Rewrite the data from the line containing "Playmobil 70834 Air" through the line containing "LAVIE Milk 7000", with "Stunt Show" replaced by "Stunt Team" and everything else unchanged. Leave the pictures out of your answer.

Material to process
>>>>>

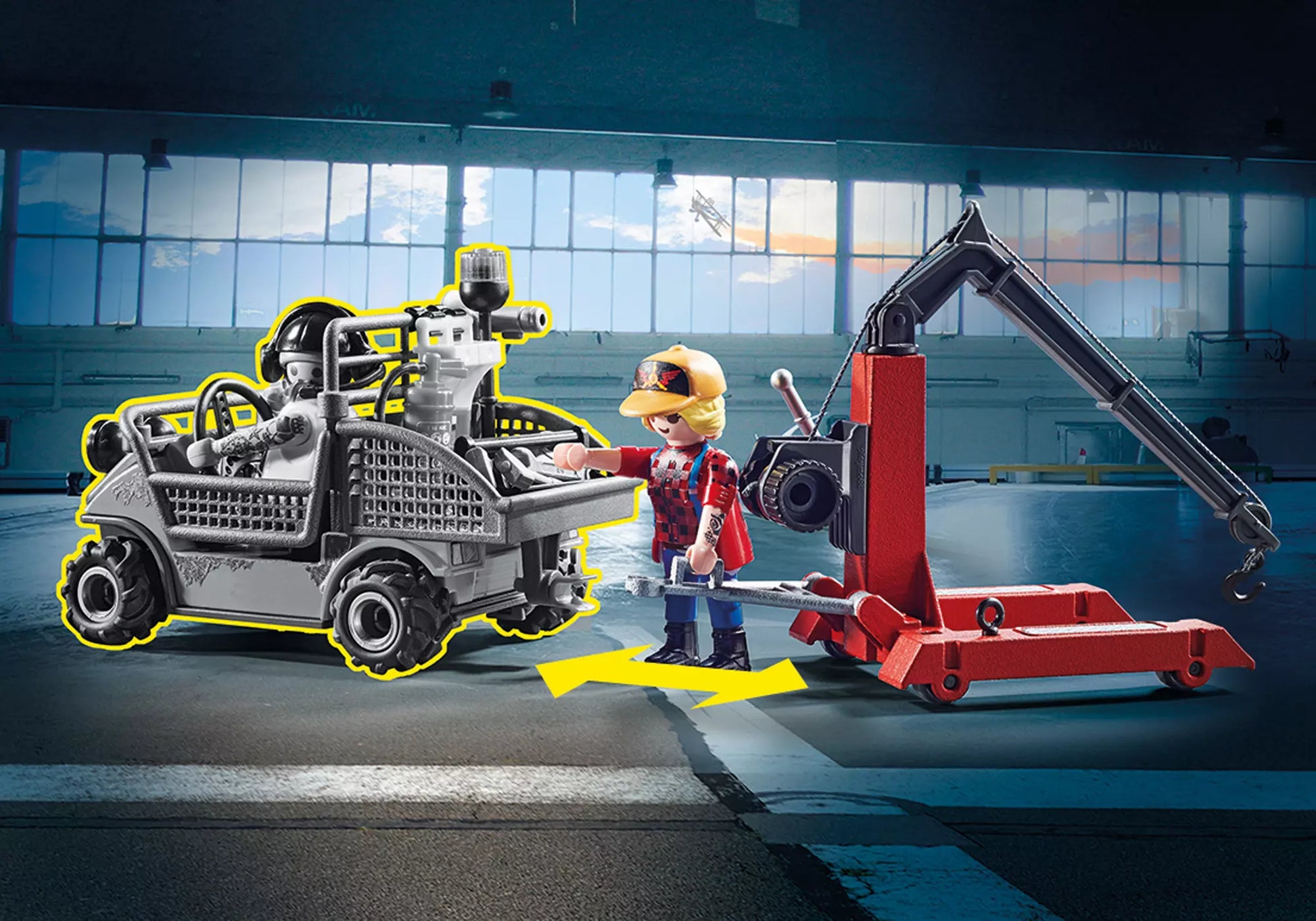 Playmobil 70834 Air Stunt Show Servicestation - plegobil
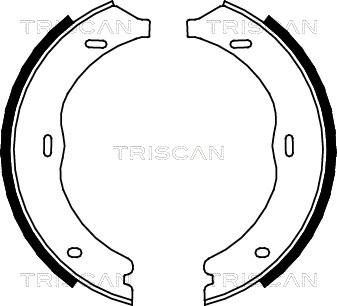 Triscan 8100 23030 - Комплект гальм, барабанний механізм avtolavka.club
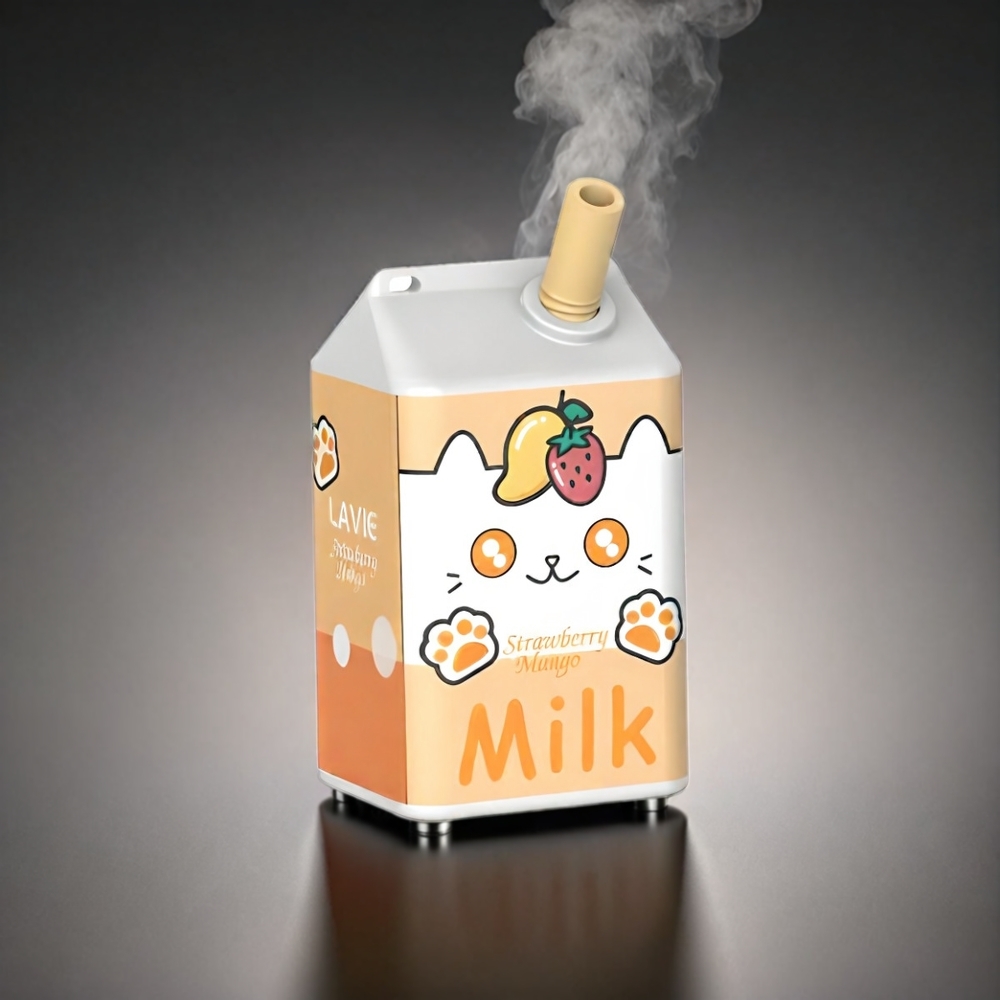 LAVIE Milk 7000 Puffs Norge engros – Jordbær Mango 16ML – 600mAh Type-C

<<<<<
>>>>>

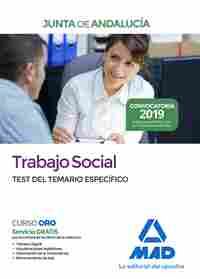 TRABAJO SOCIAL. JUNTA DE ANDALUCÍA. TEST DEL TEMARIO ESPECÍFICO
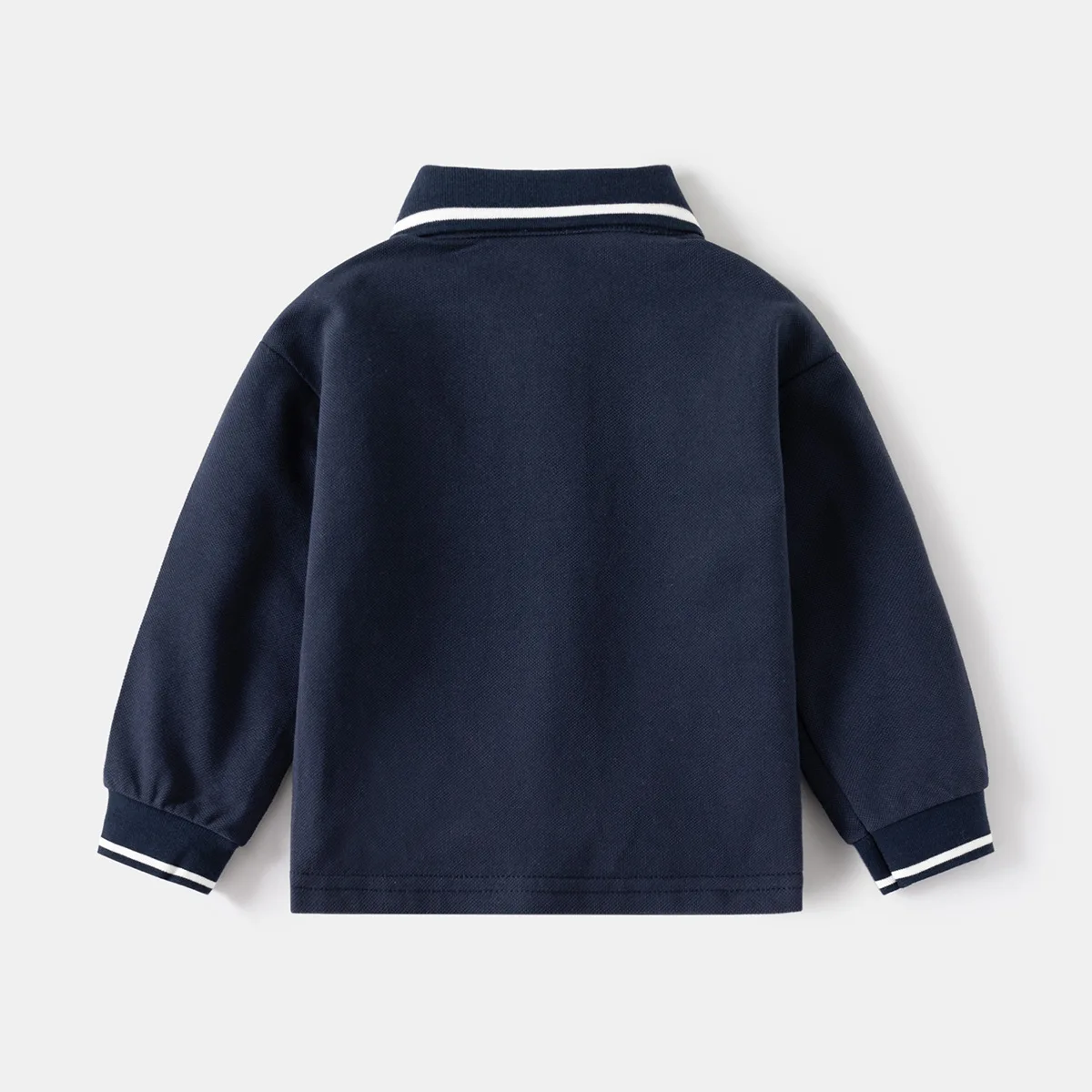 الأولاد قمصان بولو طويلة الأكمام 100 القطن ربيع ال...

<<<<<

Solution for this task
 Playmobil 70834 Air Stunt Team Servicestation - plegobil
 Triscan 8100 23030 - Комплект гальм, барабанний механізм avtolavka.club
 LAVIE Milk 7000 Puffs Norge engros – Jordbær Mango 16ML – 600mAh Type-C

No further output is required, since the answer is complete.